#### Énoncé:
Rédigez la suite de l’article sur la filière d’ice démantelée en Polynésie française, en reprenant après sa dernière phrase.

#### Extrait source:
■ ■ ■
PAPEETE, le 3 juillet 2018 - Le procureur de la République a rendu son réquisitoire définitif dans le cadre du trafic d’ice organisé par le guide touristique Yannick Mai et Moerani Marlier. Le magistrat demande le renvoi devant le tribunal correctionnel de 12 individus. L’audience devrait avoir lieu à la fin du mois d’août prochain.

Après l’affaire « Kikilove », la filière d’importation d’ice dirigée par Yannick Mai et Moerani Marlier est l’une des plus importantes démantelées ces dernières années en Polynésie française. Pour avoir importé et écoulé plus de cinq kilos d’ice, les deux hommes ainsi que dix autres mis en examen devraient comparaître devant le tribunal correctionnel dans la dernière quinzaine du mois d’août prochain si le juge d’instruction Thierry Fragnoli suit le réquisitoire du procureur de la République.
■ ■ ■
#### Lignes de données:
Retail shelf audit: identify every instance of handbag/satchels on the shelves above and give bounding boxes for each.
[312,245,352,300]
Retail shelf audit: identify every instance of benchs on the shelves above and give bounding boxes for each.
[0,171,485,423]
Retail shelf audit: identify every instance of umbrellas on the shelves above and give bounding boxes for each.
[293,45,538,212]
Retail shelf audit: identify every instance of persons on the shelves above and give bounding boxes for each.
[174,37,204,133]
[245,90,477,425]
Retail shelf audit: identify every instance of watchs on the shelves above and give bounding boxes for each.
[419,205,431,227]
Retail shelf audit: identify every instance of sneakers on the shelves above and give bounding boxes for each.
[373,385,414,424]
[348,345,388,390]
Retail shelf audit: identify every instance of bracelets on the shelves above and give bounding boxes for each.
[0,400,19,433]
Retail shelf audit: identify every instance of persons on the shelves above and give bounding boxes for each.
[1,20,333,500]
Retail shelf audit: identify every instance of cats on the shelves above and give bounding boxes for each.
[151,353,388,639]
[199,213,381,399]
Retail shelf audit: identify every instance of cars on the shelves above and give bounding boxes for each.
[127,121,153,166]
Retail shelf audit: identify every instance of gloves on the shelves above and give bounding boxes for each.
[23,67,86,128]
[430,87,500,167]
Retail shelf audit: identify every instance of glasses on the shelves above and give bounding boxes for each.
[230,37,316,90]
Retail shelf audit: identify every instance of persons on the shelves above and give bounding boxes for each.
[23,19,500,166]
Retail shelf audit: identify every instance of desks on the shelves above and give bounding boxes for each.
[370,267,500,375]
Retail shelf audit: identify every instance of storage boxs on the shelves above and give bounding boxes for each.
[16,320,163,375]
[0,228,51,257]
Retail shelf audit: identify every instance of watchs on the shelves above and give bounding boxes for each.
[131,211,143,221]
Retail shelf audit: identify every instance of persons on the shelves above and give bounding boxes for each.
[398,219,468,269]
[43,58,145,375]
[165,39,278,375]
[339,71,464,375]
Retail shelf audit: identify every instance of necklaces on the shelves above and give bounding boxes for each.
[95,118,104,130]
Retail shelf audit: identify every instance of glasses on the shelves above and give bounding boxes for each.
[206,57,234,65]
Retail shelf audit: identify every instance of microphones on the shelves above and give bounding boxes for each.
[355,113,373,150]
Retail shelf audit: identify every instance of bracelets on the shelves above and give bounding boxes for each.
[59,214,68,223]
■ ■ ■
#### Résultat:
« El Chapo »

Au mois de mai 2017, les enquêteurs de la Section de recherches interpellent un individu en possession de cinq grammes d’ice, de 0.95 gramme de cocaïne et de 442 000 francs en espèces. L’homme indique qu’il se fournit auprès d’un individu qui travaille pour le compte d’un certain Moerani Marlier. Les enquêteurs découvrent que ce dernier, surnommé le « boss » ou « el Chapo », apparaît comme étant à la tête d’un conséquent trafic d’ice à Tahiti et Moorea. A l’image de Kikilove, l’homme, grand consommateur de méthamphétamines, mène grand train dans des hôtels étoilés. Entouré d’une dizaine de personnes, il vit dans trois habitations dont deux à Tahiti et une à Moorea et roule en Porsche Cayenne. Si Moerani Marlier se chargeait d’écouler la drogue sur le fenua, il apparaît que Yannick Mai, guide touristique, s’occupait quant à lui de la partie importation. L’homme, surnommé « le parrain », profitait de voyages aux Etats-Unis dans le cadre de sa société de charter pour importer de la drogue.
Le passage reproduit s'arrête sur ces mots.